Sampling from Distributions, Bar Plots, Histograms and Scatter plots#

Import and Settings#

We will import NumPy and matplotlib. In addition, we will also start with some customised layout for the plot.

import numpy as np
import matplotlib.pyplot as plt
rng = np.random.default_rng(seed = 42)

Sampling and Plotting#

NumPy provides a utility to generate pseudo-random numbers. We shall try to sample points from various distributions. Once we have a sample, we can then represent it pictorially using suitable plots.

Sampling: Bernoulli#

Let us generate a sample of \(1000\) points from the \(\text{Br}(0.7)\).

In NumPy:

X = rng.choice([0, 1], p = [0.3, 0.7], size = 1000)
X.shape
(1000,)

Plotting: Bar plot#

Let us visualise the sample using a bar plot. For this, we first need the height of the bars.

zero, one = 0, 0
for i in range(X.shape[0]):
    if X[i] == 0:
        zero += 1
    else:
        one += 1

There is a better way of getting the height of the bars. We will learn this when we study advanced indexing.

plt.bar([0, 1], [zero, one])
plt.xticks([0, 1]);
../_images/422ce71f47e8a5e9e1852558ff2a71327f15410de21f5c725bc94cfe6e15bf7d.png

Sampling: Gaussian#

We now generate a sample of \(10,000\) points from \(\mathcal{N}(1, 4)\). Recall that \(\mu = 1\) and \(\sigma^2 = 4\).

X = rng.normal(1, 2, size = 10_000)
X.shape
(10000,)

Plotting: Histogram#

We can now visualise the sample using a histogram.
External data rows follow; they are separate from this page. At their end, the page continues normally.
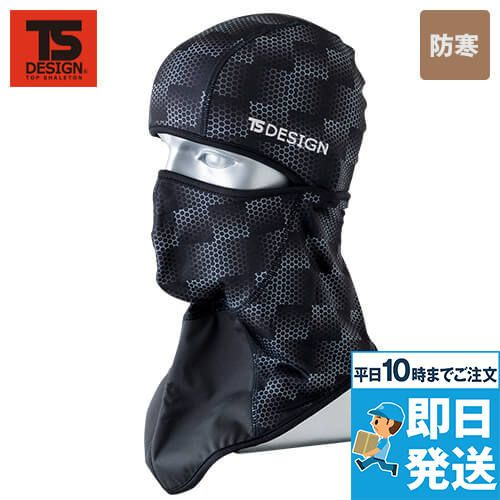 TS DESIGN 防寒フェイスガード(BALACLAVA)(男女兼用)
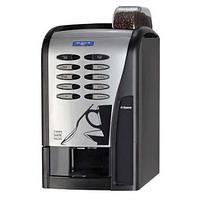 Кофейный торговый автомат Saeco Rubino 200 Espresso восстановленные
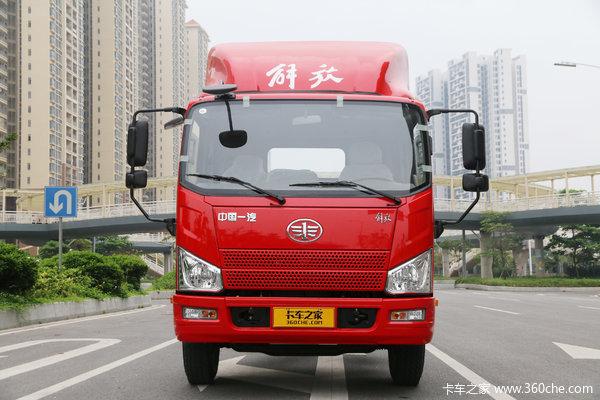 解放 J6F 130马力 3.85米排半厢式轻卡(CA5046XXYP40K2L1E5A84-3)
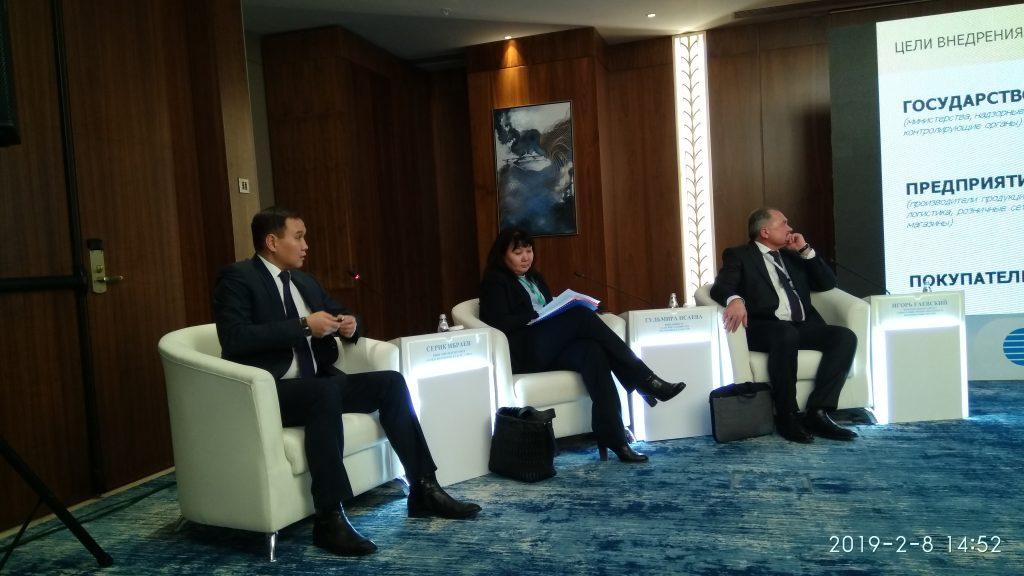 Международный Форум «Цифровая маркировка и прослеживаемость товаров»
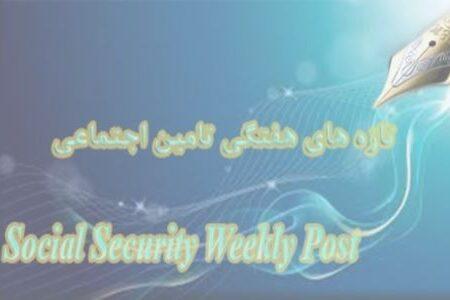 نود و هشتمین شماره نشریه تازه های تامین اجتماعی منتشر شد
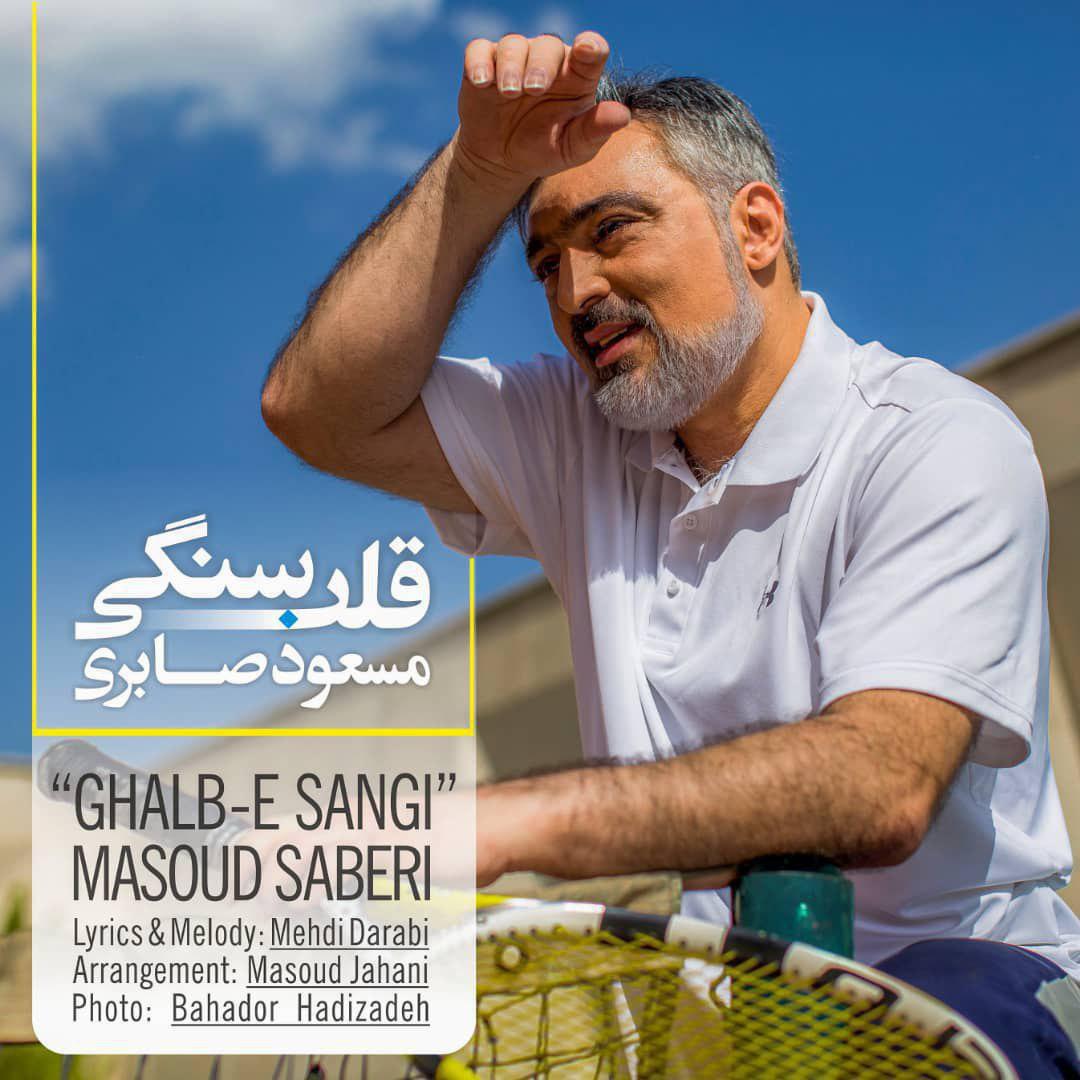 Masoud Saberi – Ghalbe Sangi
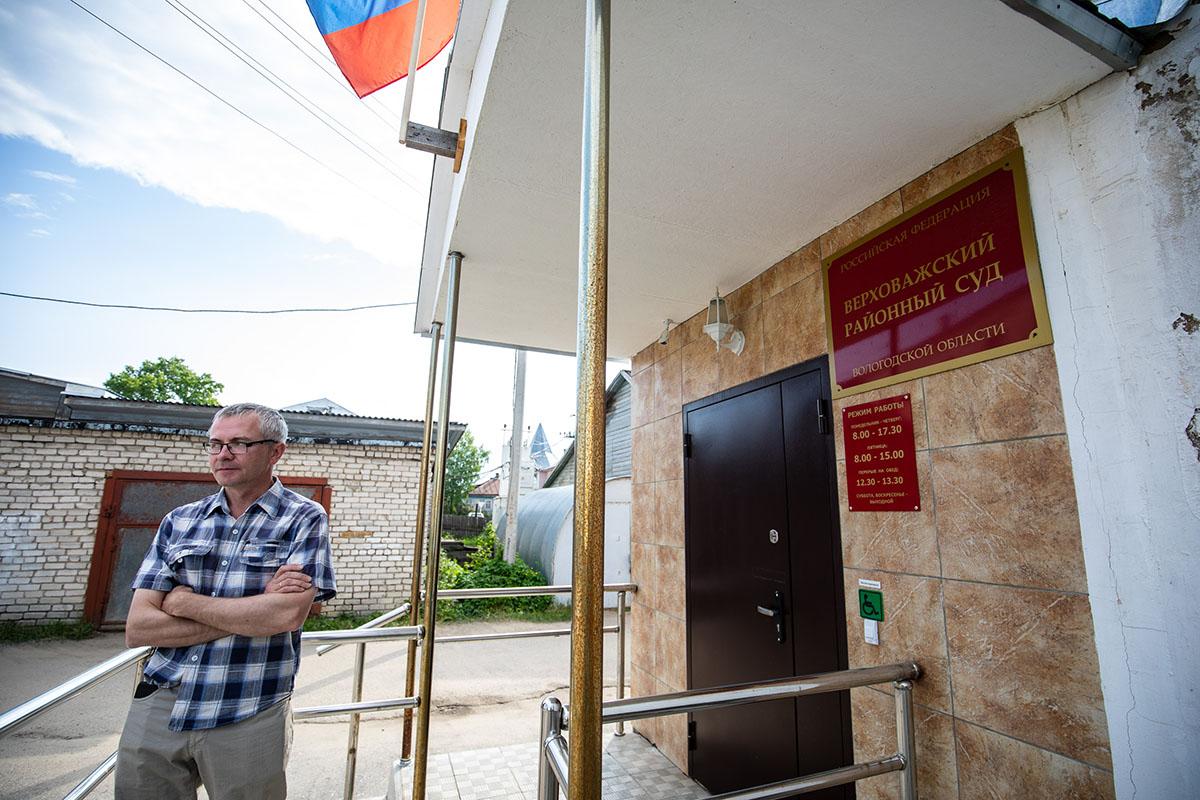 От нескольких тысяч до семи лет. Как россиян штрафуют и сажают в тюрьму за публикации в интернете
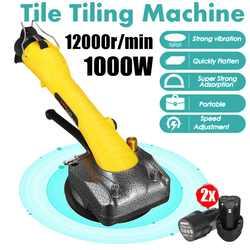 Máquina de azulejos de 1000W puede succionar azulejos de 40KG, taza de succión vibradora, herramienta de nivelación de suelo automática portátil ajustable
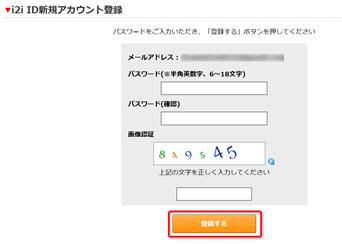 i2i.jp アクセス数04
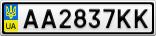 Номерной знак - AA2837KK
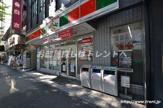 サンクス 新宿5丁目店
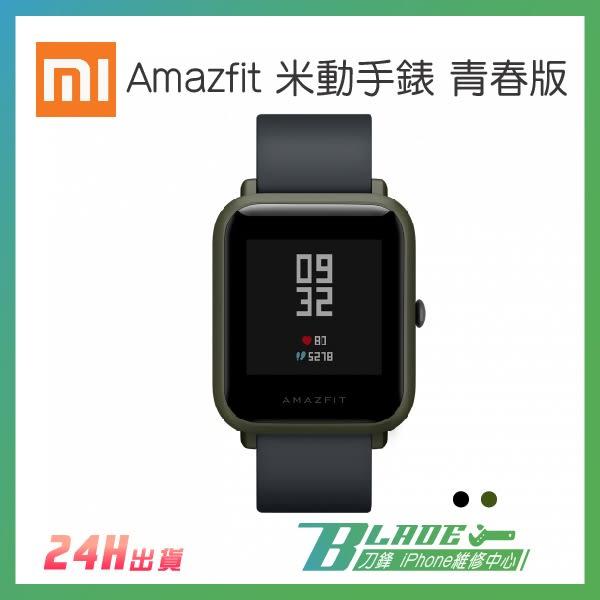 【刀鋒】Amazfit 米動手錶 青春版 智能運動手錶 心率偵測 GPS 手環 防水 手環 小米 運動手環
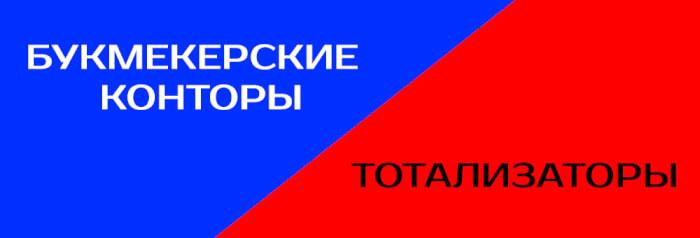 Отличия букмекерской конторы от тотализатора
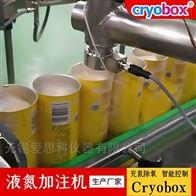 果汁液态氮加注机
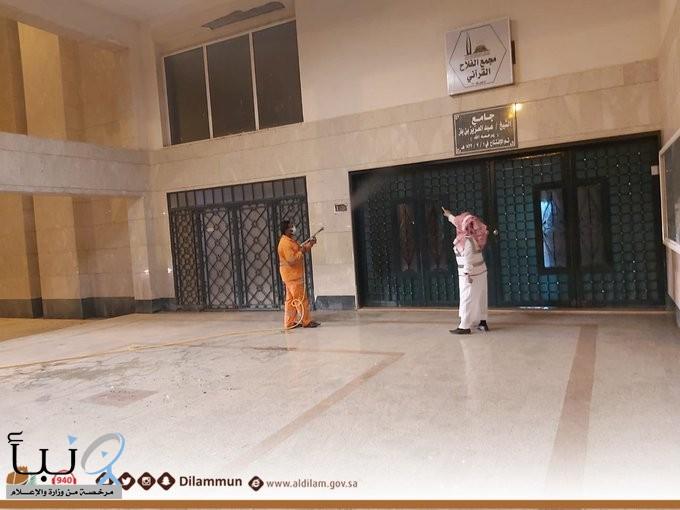 #بلدية_محافظة_الدلم تقوم  حملة تعقيم وتطهير المساجد والجوامع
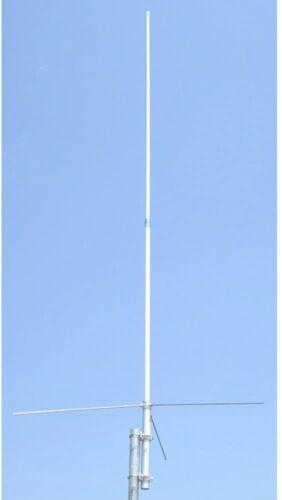 Tram 1480 Amateur Dual-band Base Antenna 200 Watt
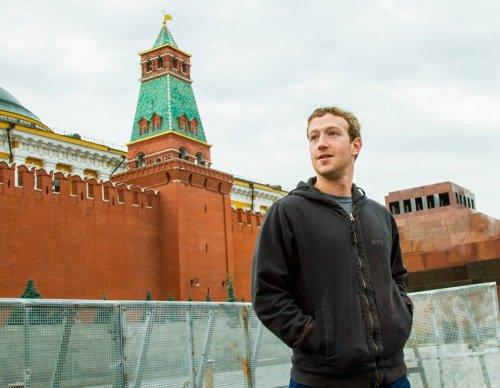 Приезд Марка Цукерберга в Москву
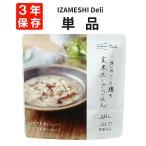 非常食 IZAMESHI(イザメシ)Deli きのこと鶏の玄米スープごはん 防災食 3年保存
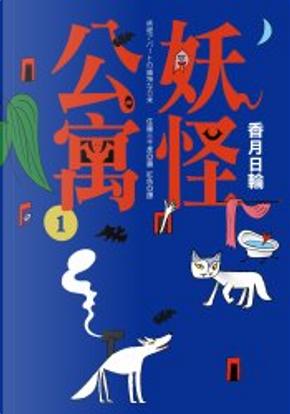 妖怪公寓1 by 香月日輪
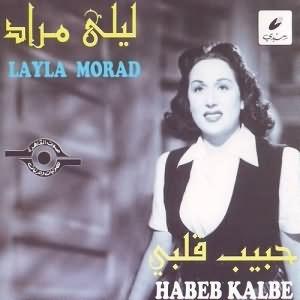 Habeb Kalbe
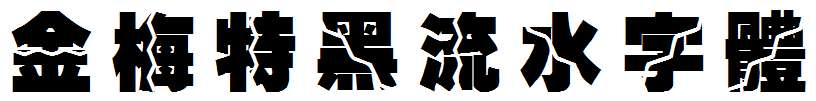 金梅特黑流水字体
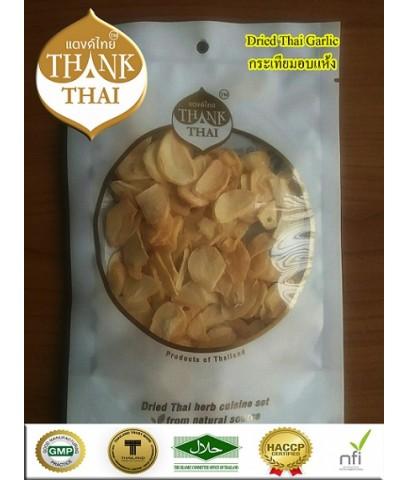 กระเทียมอบแห้งแบบแพ็ค 35 กรัม Dried Garlic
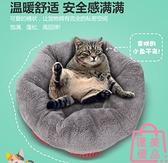 寵物窩四季通用保暖封閉式貓睡袋狗窩【匯美優品】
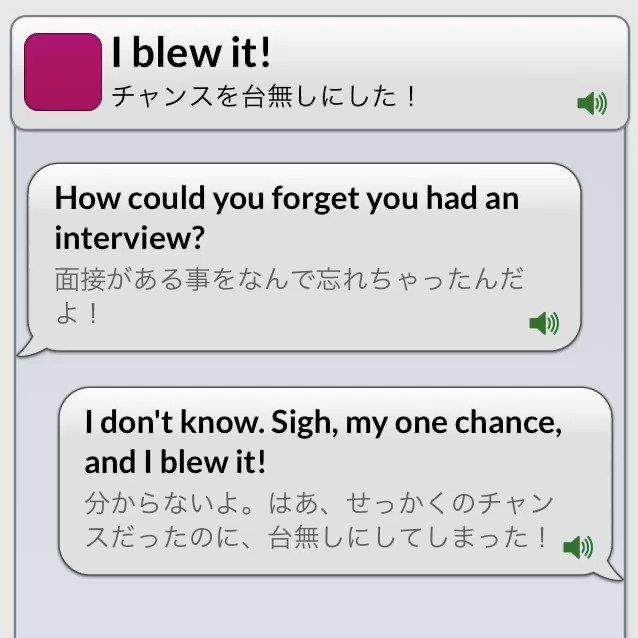 【フレーズ更新】I blew it!チャンスを台無しにした!blow は「吹く」という意味ですが、blow it で「しくじる」「へまをする」という表現になります。【アプリの詳しい情報はこちらへ】iOSアプリReal英会話 音声付き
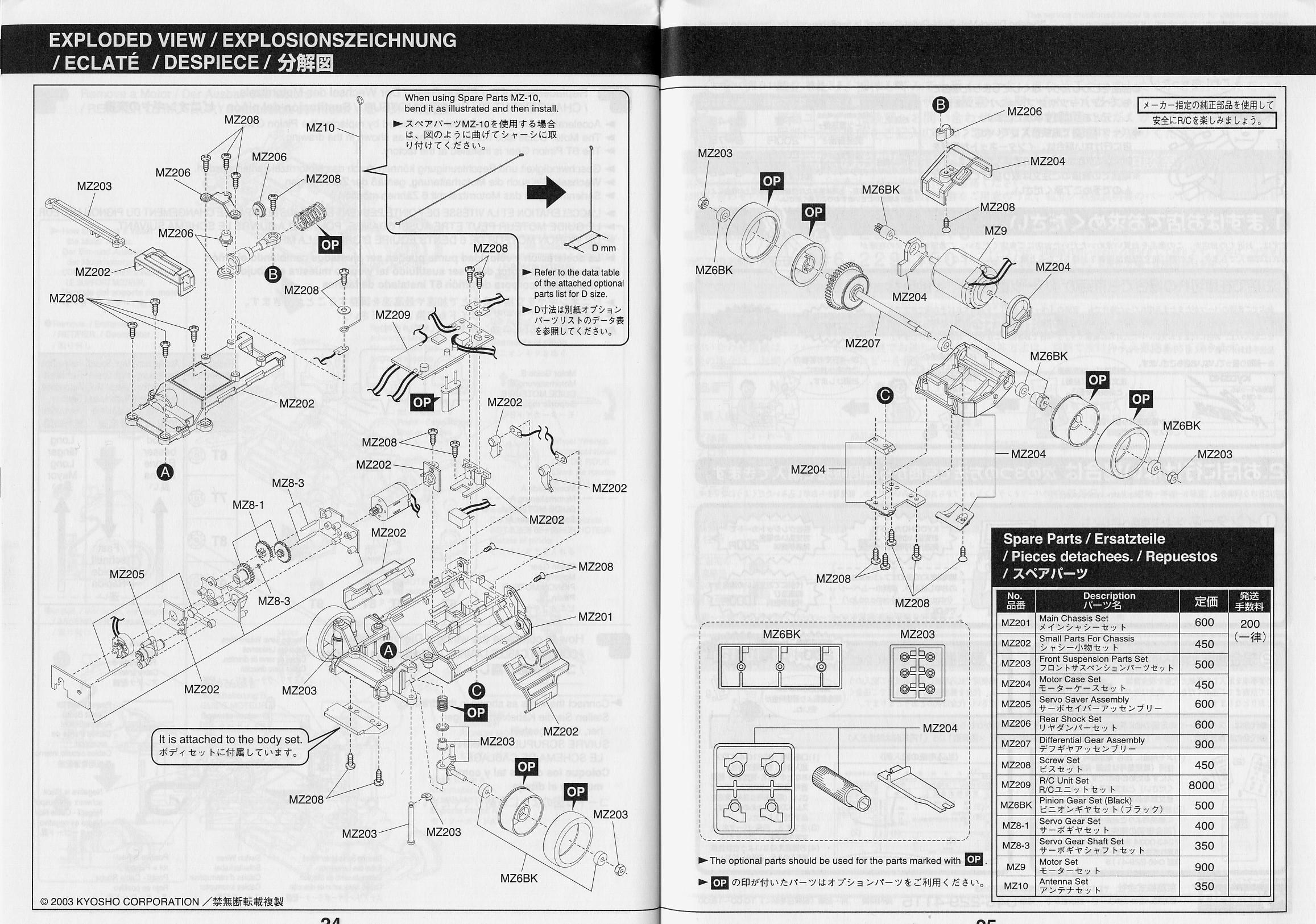 FN PS90 Exploded Parts Diagram also Remington Model 700 Parts Diagram ...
plt.hist(X, bins = 10, edgecolor = 'black');
../_images/072f8fdd49c5ab758d6dc07a2e1dcd32326c6e04edbbe8f842a69b7fe10cee43.png

Sampling: Bivariate Gaussian#

Sample 1000 points from the following Bivariate Gaussian:

\[\begin{split} \mathcal{N} \left( \begin{bmatrix}1 \\ 2\end{bmatrix}, \begin{bmatrix}1 & 0\\0 & 5\end{bmatrix} \right) \end{split}\]
mu = np.array([1, 2])
cov = np.array([
    [1, 0],
    [0, 5]
])
X = rng.multivariate_normal(mu, cov, size = 1000).T
# we transpose so that the data-matrix is (d, n) and not (n, d)
d, n = X.shape

Plotting: Scatter plot#

Let us now visualise the sample using a scatter plot. Zooming out of the scatter plot gives us a better understanding. Changing the covariance matrix also helps in understanding how the sampled points depend on it.

plt.scatter(X[0], X[1])
plt.axis('equal')
plt.axhline(color = 'black', linestyle = '--', linewidth = '0.8')
plt.axvline(color = 'black', linestyle = '--', linewidth = '0.8')
<matplotlib.lines.Line2D at 0x7fb6825d30d0>
../_images/d78d64cf1a270fd53e34cf083c037326c4ae847c82a5e6b817383851b03bf1bb.png

Estimating the sample covariance matrix#

Let us now estimate the sample covariance matrix and verify if it is close to the population covariance matrix. For this, we use extend the concept of a norm to matrices.

d, n = X.shape
mu = X.mean(axis = 1).reshape(d, 1)
C = (X - mu) @ (X - mu).T / n
C
array([[ 0.93985785, -0.03385001],
       [-0.03385001,  5.12296728]])
# Check how close C and cov are
np.linalg.norm(C - cov)
0.1450161250795069

Study: Sample covariance vs Population covariance#

As an exercise, let us vary the number of data-points and notice the effect it has on the value of the norm computed above. We expect the norm to be smaller as the dataset’s size increases. We perform the following steps:

  • A function that generates the dataset for a given size.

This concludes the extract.